The Space Race officially began on October 4, 1957, when the Union of Soviet Socialists Republic (USSR) successfully launched Sputnik 1, the world's first Earth-orbiting communications satellite. It was a big deal. The 'bird' transmitted a continuous alternate series of pulses at 20.005 MHz and 40.002 MHz, with a 300 ms on and 300 ms off time. The batteries lasted through October 26. Sputnik 1 burned up in the atmosphere on January 4, 1958.
Radio monitoring stations all across the Earth scrambled to detect and track Sputnik 1's signals while noting signal strength, frequency stability, time of detection, angle of arrival, and other parameters that were used to assess flight trajectory and electronics functions. Much of the data was voluntarily sent back to Russia from the U.S. and other nations in the interest of advancing science. Amateur radio operators played a huge role in the effort.
The front pages of newspapers everywhere splashed headlines announcing the launch of Sputnik 1, similar to the one shown of the Erie Times News, the newspaper of my adopted hometown of Erie, Pennsylvania. Back then, the Russian, Chinese, North Korean, and other Communist nations were often referred to as "The Reds" - not to be confused with the Cincinnati ball team. "Red Satellite Cuts U.S. Prestige; Probe Sought," was the headline here. National intelligence and media agencies were scrambling to learn as much as possible about the new phenomenon that represented at the same time both a significant advance in technology and a potential threat to security.
One of the lead stories, highlighted in yellow, announces, "Ham Radio Operators on Alert in Erie Area." The story is a bit hard to read due to the low scan quality of the paper; it is reproduced here:
"Ham radio operators in the Erie area were on alert last night for signals from the Russian earth satellite, according to Stan Patterson, Erie Times-News amateur radio columnist.

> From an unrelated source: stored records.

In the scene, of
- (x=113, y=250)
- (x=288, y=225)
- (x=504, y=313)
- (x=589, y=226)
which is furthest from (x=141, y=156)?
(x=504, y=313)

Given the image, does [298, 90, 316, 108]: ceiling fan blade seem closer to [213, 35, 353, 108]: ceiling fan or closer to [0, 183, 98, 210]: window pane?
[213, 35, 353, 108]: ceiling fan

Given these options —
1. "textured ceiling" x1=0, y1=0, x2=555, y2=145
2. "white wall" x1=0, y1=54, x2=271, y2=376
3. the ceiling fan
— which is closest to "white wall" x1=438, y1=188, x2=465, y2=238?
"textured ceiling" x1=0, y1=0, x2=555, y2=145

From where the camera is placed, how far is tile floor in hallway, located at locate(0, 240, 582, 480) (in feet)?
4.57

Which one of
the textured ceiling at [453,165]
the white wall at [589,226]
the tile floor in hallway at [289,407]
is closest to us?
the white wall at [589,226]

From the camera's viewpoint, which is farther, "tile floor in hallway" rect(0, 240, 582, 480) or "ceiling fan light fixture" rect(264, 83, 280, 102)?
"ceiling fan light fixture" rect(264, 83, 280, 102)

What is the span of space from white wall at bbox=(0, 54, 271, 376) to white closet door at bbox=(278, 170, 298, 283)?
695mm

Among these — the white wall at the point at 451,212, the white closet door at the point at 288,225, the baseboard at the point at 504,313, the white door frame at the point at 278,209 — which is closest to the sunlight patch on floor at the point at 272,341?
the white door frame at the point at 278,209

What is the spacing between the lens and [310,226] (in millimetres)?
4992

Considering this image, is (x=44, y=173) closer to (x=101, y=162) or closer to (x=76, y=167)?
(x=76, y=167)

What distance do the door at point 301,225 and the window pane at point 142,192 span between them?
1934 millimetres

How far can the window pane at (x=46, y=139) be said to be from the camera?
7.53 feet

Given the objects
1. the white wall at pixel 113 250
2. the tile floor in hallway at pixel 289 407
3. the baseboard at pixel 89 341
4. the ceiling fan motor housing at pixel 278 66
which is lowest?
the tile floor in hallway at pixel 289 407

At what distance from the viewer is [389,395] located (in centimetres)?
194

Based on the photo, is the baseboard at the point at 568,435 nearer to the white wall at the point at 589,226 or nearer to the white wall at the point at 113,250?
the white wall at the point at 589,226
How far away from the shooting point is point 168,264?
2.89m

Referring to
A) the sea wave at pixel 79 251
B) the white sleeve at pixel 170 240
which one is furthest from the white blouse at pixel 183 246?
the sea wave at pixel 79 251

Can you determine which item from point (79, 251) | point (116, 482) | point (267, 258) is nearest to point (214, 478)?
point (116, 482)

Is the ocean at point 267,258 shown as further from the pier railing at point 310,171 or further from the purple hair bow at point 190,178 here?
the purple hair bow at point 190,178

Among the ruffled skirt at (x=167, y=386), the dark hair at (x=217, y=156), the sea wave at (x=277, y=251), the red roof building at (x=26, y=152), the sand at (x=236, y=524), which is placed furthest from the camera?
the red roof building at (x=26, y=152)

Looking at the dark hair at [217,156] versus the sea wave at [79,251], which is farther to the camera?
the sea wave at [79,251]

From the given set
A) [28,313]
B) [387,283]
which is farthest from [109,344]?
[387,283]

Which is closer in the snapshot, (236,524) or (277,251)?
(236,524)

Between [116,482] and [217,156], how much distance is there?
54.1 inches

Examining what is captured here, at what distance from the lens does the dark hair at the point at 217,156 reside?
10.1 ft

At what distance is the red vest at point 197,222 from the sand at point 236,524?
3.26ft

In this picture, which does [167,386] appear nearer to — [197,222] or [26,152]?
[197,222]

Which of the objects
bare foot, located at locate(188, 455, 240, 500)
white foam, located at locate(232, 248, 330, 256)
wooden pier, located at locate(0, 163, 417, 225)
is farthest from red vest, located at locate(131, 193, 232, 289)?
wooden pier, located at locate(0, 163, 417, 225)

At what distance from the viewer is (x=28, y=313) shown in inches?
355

'Erie hams should be able to pick up signals at any time from the satellite,' Patterson said. "Specific frequencies can be picked up anywhere in the satellite's orbit. They are transmitted as a regular beep every three-tenths of a second.'
Patterson said the frequencies are 20.005 megacycles and 40.002 megacycles.
A few amateur radio operators in this area were reported to have established contact with the Russian earth satellite last night but could not be reached for comment."
An Internet search for more about the Ham reports from Erie did not turn up any additional information. October 1957 was 59 years ago, so it is possible that Stan Peterson has not yet become a Silent Key. If anyone reading this story knows Stan, please let him know that we (I) would like to hear from him about the Sputnik monitoring effort here in Erie.
Note that the Erie Times-News had a dedicated amateur radio column back in the day. It had a column for model airplane enthusiasts as well. "Hands-on" hobbies where participants built and maintained most of their equipment had more of a "wow" factor in the early days of technology explosion. The availability modern ready-to-use gear has shifted focus more to operational proficiency than on the technical prowess. Some old-timers lament the evolution, but I see it as a win-win scenario because anyone who wants to can still design and/or build and/or restore vintage equipment AND operate it, while others less technically inclined or simply not wanting to spend the time can concentrate on useage skills. The level of operator proficiency in all realms of hobbies has undeniably improved due to the option.